(Spatial question entries)
(begin)
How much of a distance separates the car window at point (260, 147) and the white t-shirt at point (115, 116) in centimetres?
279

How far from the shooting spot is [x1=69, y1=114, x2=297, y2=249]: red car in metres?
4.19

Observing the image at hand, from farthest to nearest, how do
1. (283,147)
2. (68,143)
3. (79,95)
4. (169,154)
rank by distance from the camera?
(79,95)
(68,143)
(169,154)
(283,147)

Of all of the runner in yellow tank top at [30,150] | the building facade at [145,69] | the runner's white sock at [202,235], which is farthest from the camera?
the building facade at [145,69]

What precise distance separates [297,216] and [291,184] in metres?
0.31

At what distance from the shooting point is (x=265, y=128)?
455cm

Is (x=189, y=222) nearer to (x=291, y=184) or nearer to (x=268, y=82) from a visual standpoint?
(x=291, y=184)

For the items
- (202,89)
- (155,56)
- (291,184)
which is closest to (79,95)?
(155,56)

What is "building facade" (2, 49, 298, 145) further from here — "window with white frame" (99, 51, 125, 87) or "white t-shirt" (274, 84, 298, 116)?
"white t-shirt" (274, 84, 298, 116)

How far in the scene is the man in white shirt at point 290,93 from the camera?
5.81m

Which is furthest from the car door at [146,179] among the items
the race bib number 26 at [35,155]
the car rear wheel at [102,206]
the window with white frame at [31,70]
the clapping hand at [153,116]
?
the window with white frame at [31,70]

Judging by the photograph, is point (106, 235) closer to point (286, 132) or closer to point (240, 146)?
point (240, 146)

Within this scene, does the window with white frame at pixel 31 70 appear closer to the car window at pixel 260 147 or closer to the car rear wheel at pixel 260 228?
(end)
(Exercise):
Quote every record above word for word, keeping each line as it appears.

(Result below):
How much of a distance separates the car window at point (260, 147) and the white t-shirt at point (115, 116) in centimetres?
279

How far from the shooting spot is [x1=69, y1=114, x2=297, y2=249]: red car in metres?
4.19

Observing the image at hand, from farthest to nearest, how do
1. (283,147)
2. (68,143)
3. (79,95)
4. (169,154)
rank by distance from the camera?
(79,95)
(68,143)
(169,154)
(283,147)

Of all of the runner in yellow tank top at [30,150] | the building facade at [145,69] | the runner's white sock at [202,235], which is farthest from the camera?
the building facade at [145,69]

What precise distance separates [297,216] and [291,184] in metres?
0.31

At what distance from the shooting point is (x=265, y=128)?
455cm

Is (x=189, y=222) nearer to (x=291, y=184) or nearer to (x=268, y=82) from a visual standpoint?
(x=291, y=184)

For the items
- (202,89)
- (155,56)
- (291,184)
which is closest to (79,95)?
(155,56)

What is "building facade" (2, 49, 298, 145) further from here — "window with white frame" (99, 51, 125, 87) or "white t-shirt" (274, 84, 298, 116)?
"white t-shirt" (274, 84, 298, 116)

How far in the scene is the man in white shirt at point 290,93 from the camera?
5.81m

Which is furthest from the car door at [146,179] among the items
the race bib number 26 at [35,155]
the car rear wheel at [102,206]
the window with white frame at [31,70]
the clapping hand at [153,116]
?
the window with white frame at [31,70]

Judging by the photograph, is point (106, 235) closer to point (286, 132) or closer to point (240, 146)?
point (240, 146)

Within this scene, does the window with white frame at pixel 31 70 appear closer to the car window at pixel 260 147 or closer to the car rear wheel at pixel 260 228?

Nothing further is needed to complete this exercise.